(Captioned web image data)
══════
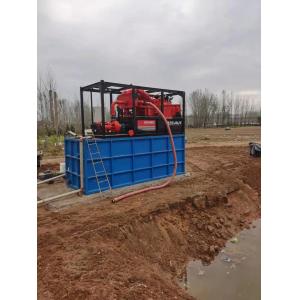 Cheap RLKJC300S Desanders with Screen Area 2.625m2*2 and Mesh Quantity Depending On The Formation Situation for sale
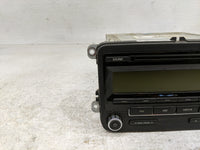 2012-2014 Volkswagen Golf Radio AM FM Cd Player Receiver Replacement P/N:1K0 035 164 A Fits Fits 2012 2013 2014 OEM Used Aut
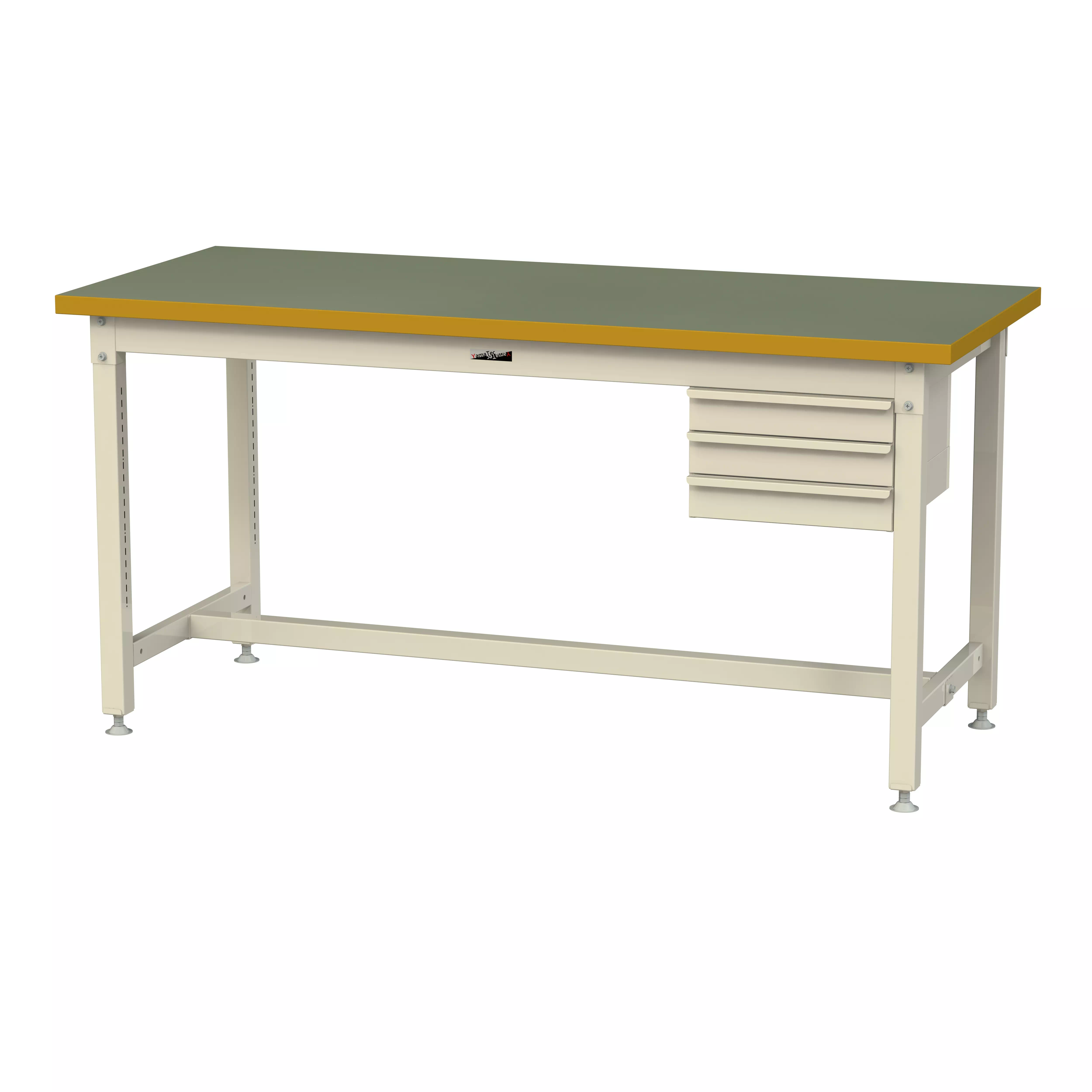 スーパータイプ 固定式 キャビネット付 H900mm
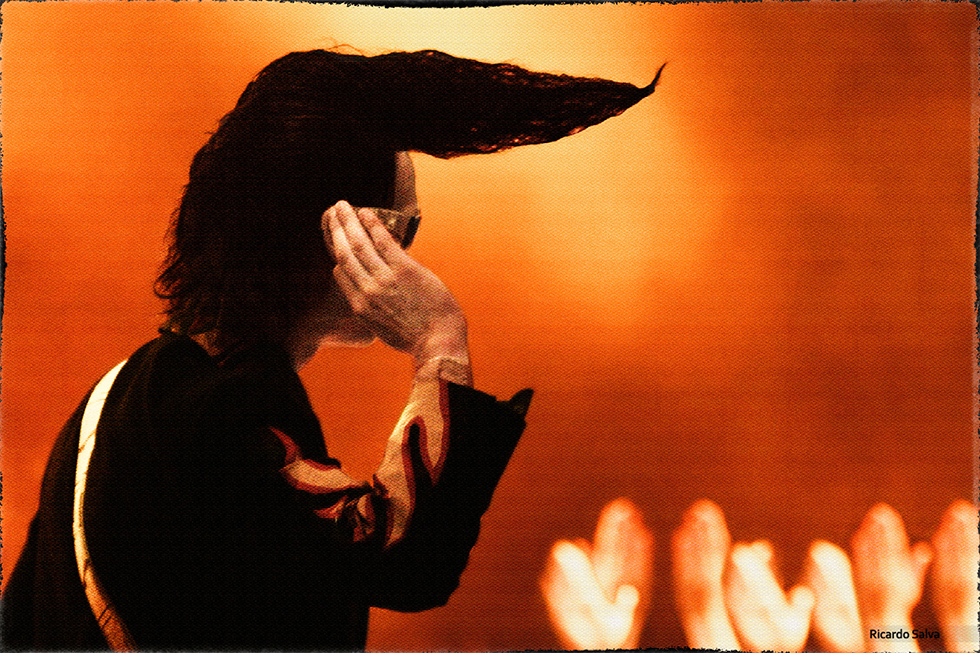 Vernissage - Fotoausstellung von Ricardo Salva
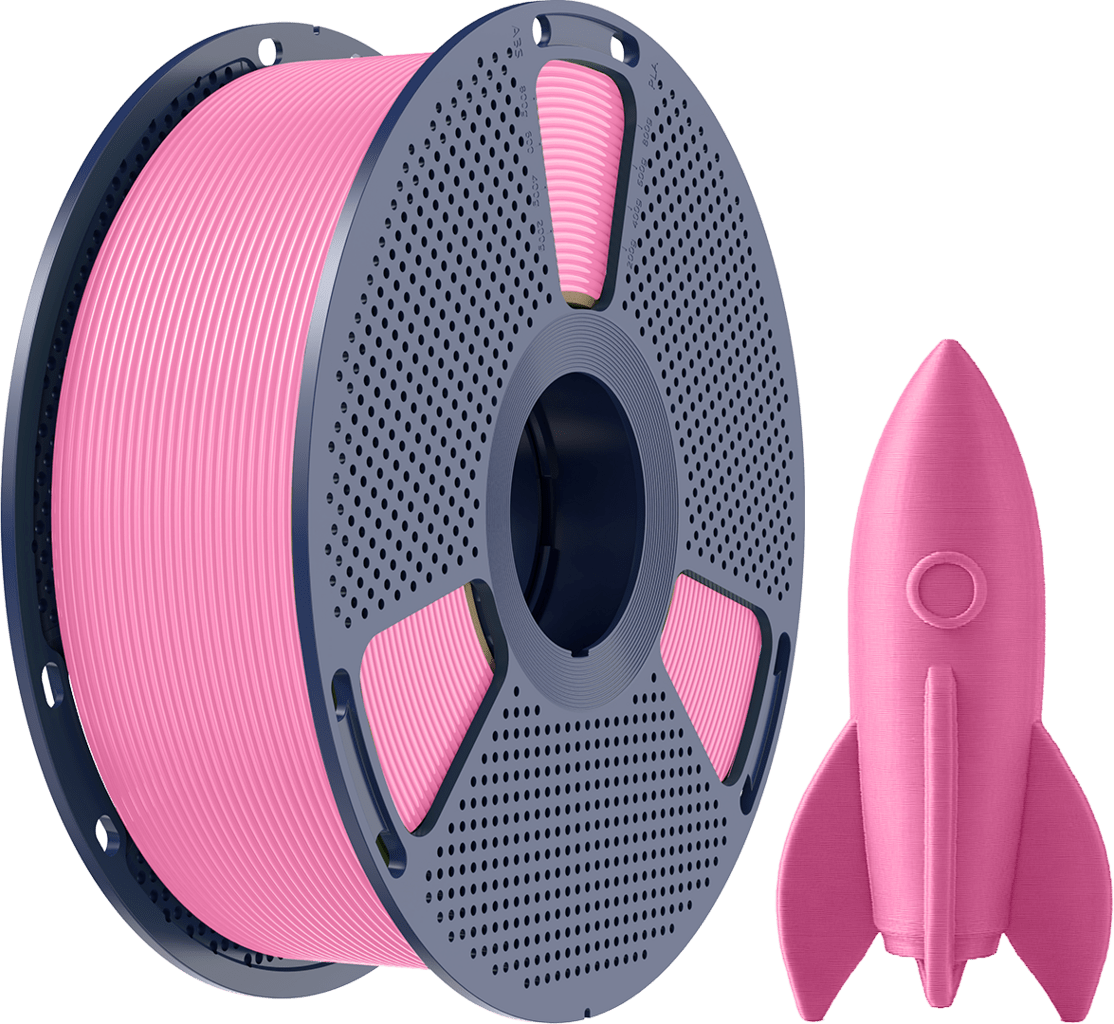 SUNLU – High-Speed PLA Pink – 1,75 mm – 1,0 kg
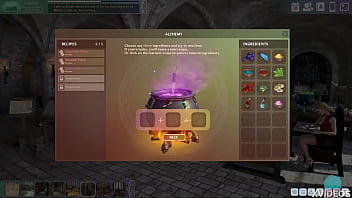 Lust academy ep 92 – visual novel gameplay hd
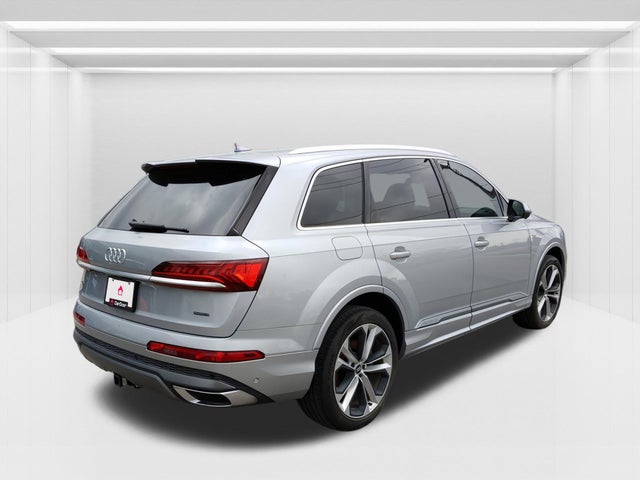 2020 Audi Q7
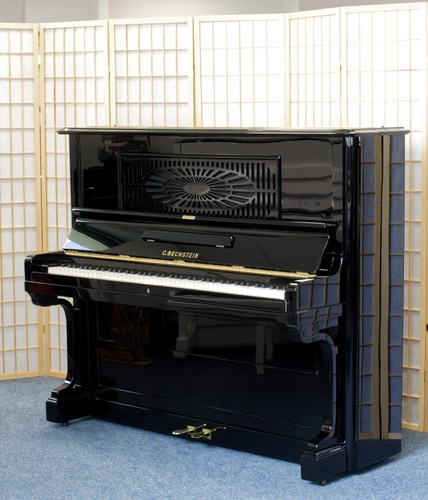 Bechstein piano 129 cm - c.bechstein,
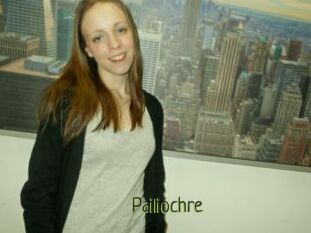 Pailiochre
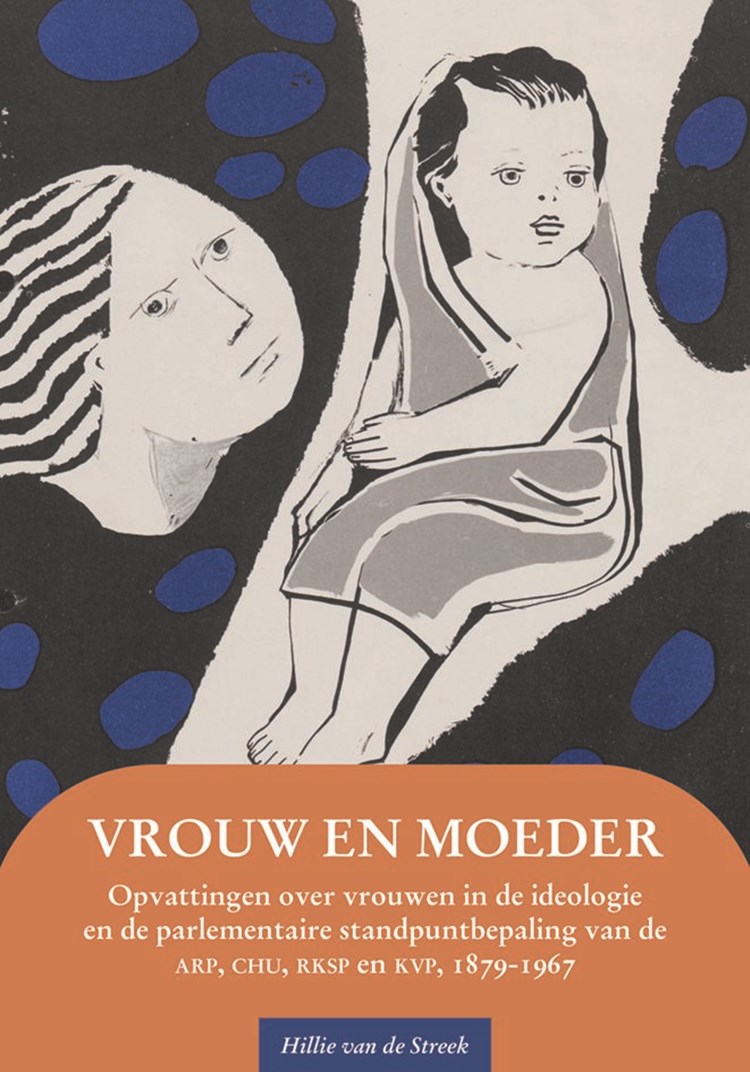 Vrouw en moeder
══════
Task to complete: Can you copy every line of the data above word for word, keeping only the caption text and leaving out the pictures?

Solution to this problem:
 Cheap RLKJC300S Desanders with Screen Area 2.625m2*2 and Mesh Quantity Depending On The Formation Situation for sale
 2012-2014 Volkswagen Golf Radio AM FM Cd Player Receiver Replacement P/N:1K0 035 164 A Fits Fits 2012 2013 2014 OEM Used Aut
 スーパータイプ 固定式 キャビネット付 H900mm
 Vernissage - Fotoausstellung von Ricardo Salva
 SUNLU – High-Speed PLA Pink – 1,75 mm – 1,0 kg
 Lust academy ep 92 – visual novel gameplay hd
 2020 Audi Q7
 Bechstein piano 129 cm - c.bechstein,
 Pailiochre
 Vrouw en moeder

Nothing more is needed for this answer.